PI The establishment of differing structures is irrelevant. Yet it is not to be considered a constriction in understanding the method and the reason for the classifications.

Believe me when I say I have never formally studied poetry or creative writing beyond what was self directed. No one has ever said this is this or that is that. The knowledge is honestly come by.

That said:

Rarely when I compose do I begin with intent, but rather a few words that I build intent upon. I try to let the poetry and other writing take me along with it in it's development.

In example in writing The Game (06-03-09) I simply had a first line and the rest, the intent was what flowed from that line. I was not actually starting with a specific image until it developed with he first few lines. Then it was directed as I wanted it.

Your self described methodology of writing, putting together random appearing images and looking for your audiences reaction to them is reminiscent of William S. Burroughs who would cut and paste lines from different sources and look for the reaction to the resulting work.
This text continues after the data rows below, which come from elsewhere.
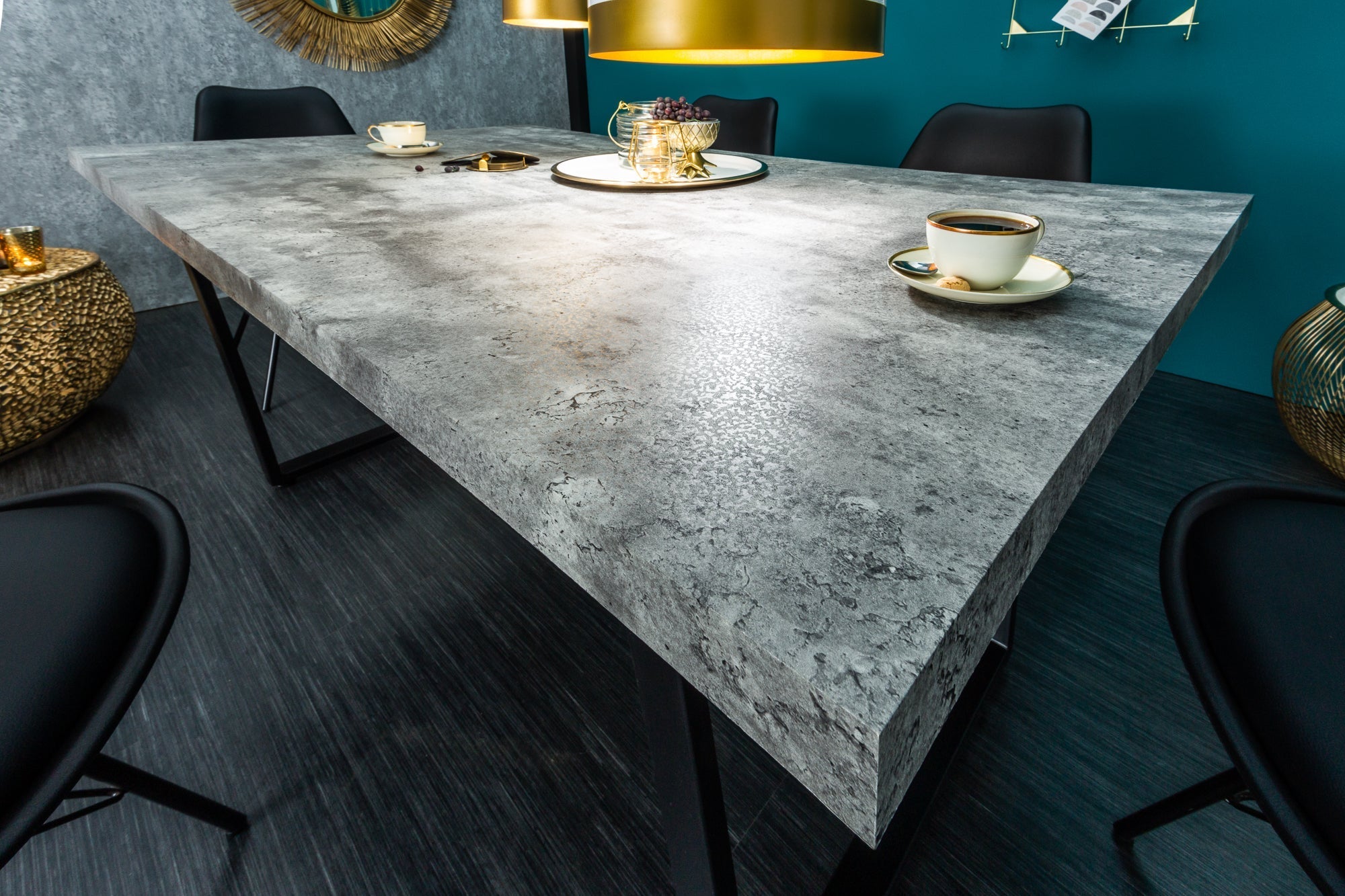 Table à manger moderne LOFT 160cm béton gris design pieds métal noir piètement luge industriel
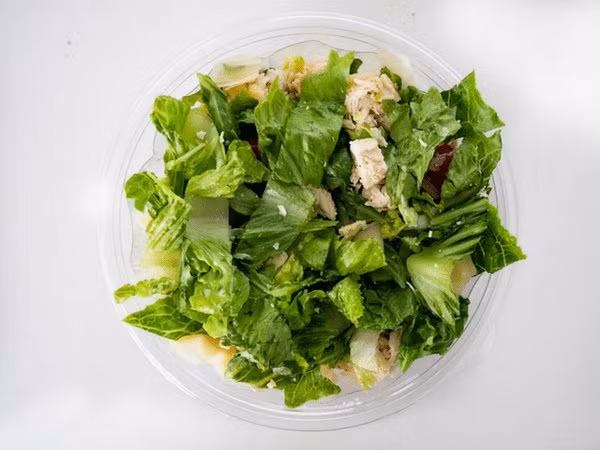 Các loại rau lá xanh như rau diếp, rau bina, cải bắp dễ bị nhiễm bẩn, bùn và nước bẩn. Vì vậy, bạn cần rửa chúng đúng cách và nấu chín trước khi ăn. Ảnh: Boldsky.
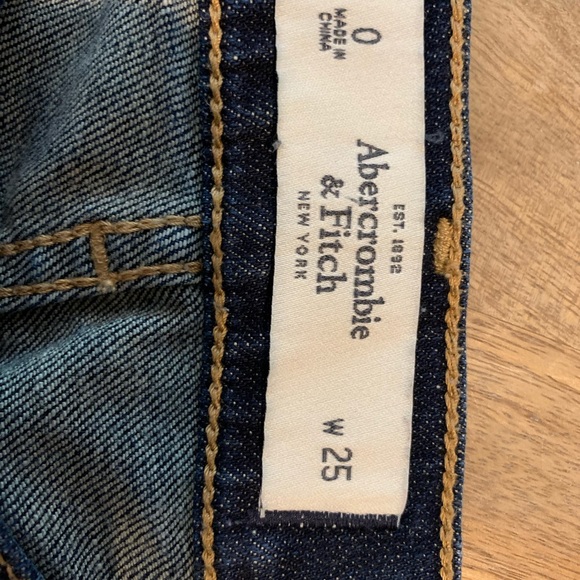 Abercrombie women’s jean shorts - Picture 4 of 5
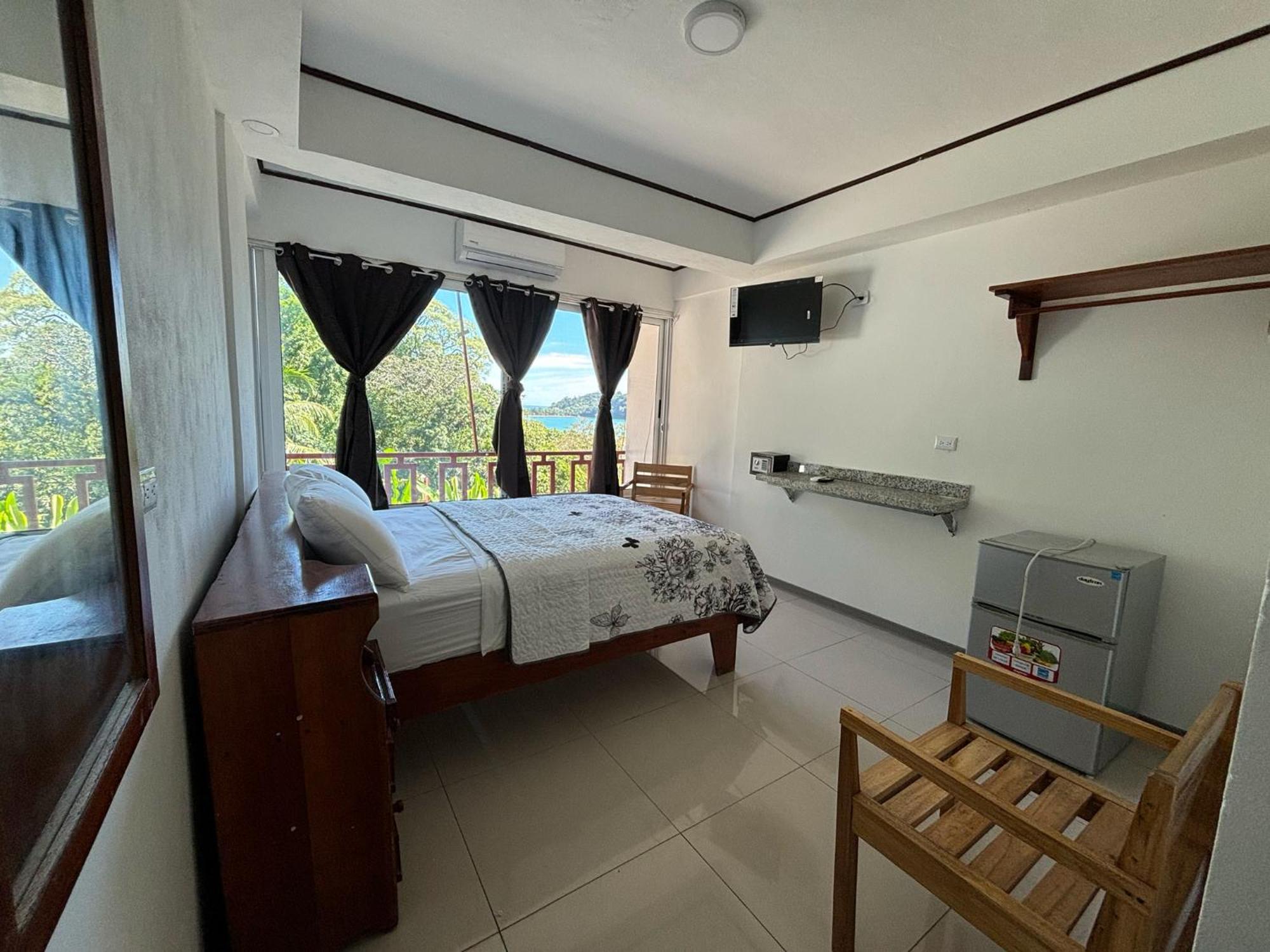 Hotel Coco Beach Manuel Antonio Exterior foto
Collage poetry is what that is called today, back then it was avant-guard. And some people (yourself included) pull it off very well. Others not so because they are not as wise in the choices of images thrown onto the heap.
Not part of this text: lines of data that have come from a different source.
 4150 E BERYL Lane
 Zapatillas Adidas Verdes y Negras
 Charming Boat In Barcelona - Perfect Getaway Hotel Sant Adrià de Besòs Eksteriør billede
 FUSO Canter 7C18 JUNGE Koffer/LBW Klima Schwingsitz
To me it is a bit disingenuous when Yadood says "If the audience is the inspiration, it's just a prettified political speech"
Is his own writing simply for himself? Why then put it on public display. Anyone who writes and displays that writing in a public forum is doing it for a multiplicity of reasons not the least of which is to entertain, inform or simply to cause the reader to think a bit more or a bit less in line with the writer.

Diarists are private. Writers are not. Writers always write for an audience or they would simply be diarists and keep their words private to hand down to a succeeding generation. there is nothing egotistical or shameful in writing for an audience. It is what sparks the feeling of having created something that others can see and appreciate.

I write because I can and because it is something I am tolerably good at. But I do write specifically with two goals.

1. with an audience in mind

2. to offer to that audience a moments respite or a moments pause in the course of a day they otherwise may not have gotten.

be well

Yodood said...

There's worlds of difference between writing for an audience and gleaning one's incessant journal for relevant insights to share with those who can connect. Similar to the difference between one who groks the depth of meaning from which words percolate and one who merely pigeonholes the school of poetry into which they are deemed to fit.

"A bit disingenuous" indeed.

the walking man said...

"There's worlds of difference between writing for an audience and gleaning one's incessant journal for relevant insights to share with those who can connect."

Please explain the differences further if you do not mind the dialog.

Yodood said...

It has been my experience that when I glean my journal for the 1/10th of my scribblings that apply more universally to the human condition and ideas worthy of sharing through a connection deeper than the variety of our nurturing within the cultural myth, I have been what I understand artists following their muse to be.

When I have a discomfort with my reality tunnel and want to change the world to relieve it by issuing anything from venomous invective towards the villains or or WTF rants for a kinder, gentler world, I have been what I understand politicians following a desire to control nature to suit them to be.

Clear enough?

Garth said...

Gents: apologies for the late response (I was away on a training course for the last three days)
Firstly I feel that you are both coming from positions that are relevant - Mark: you are talking about something that is very important to those of us that do write this stuff, namely the need for some feedback from an audience to make it relevant, and Todd: your words are a call for ego-grounding and not take oneself too seriously. I feel you need not be in conflict over this as the views do, in fact, compliment each other.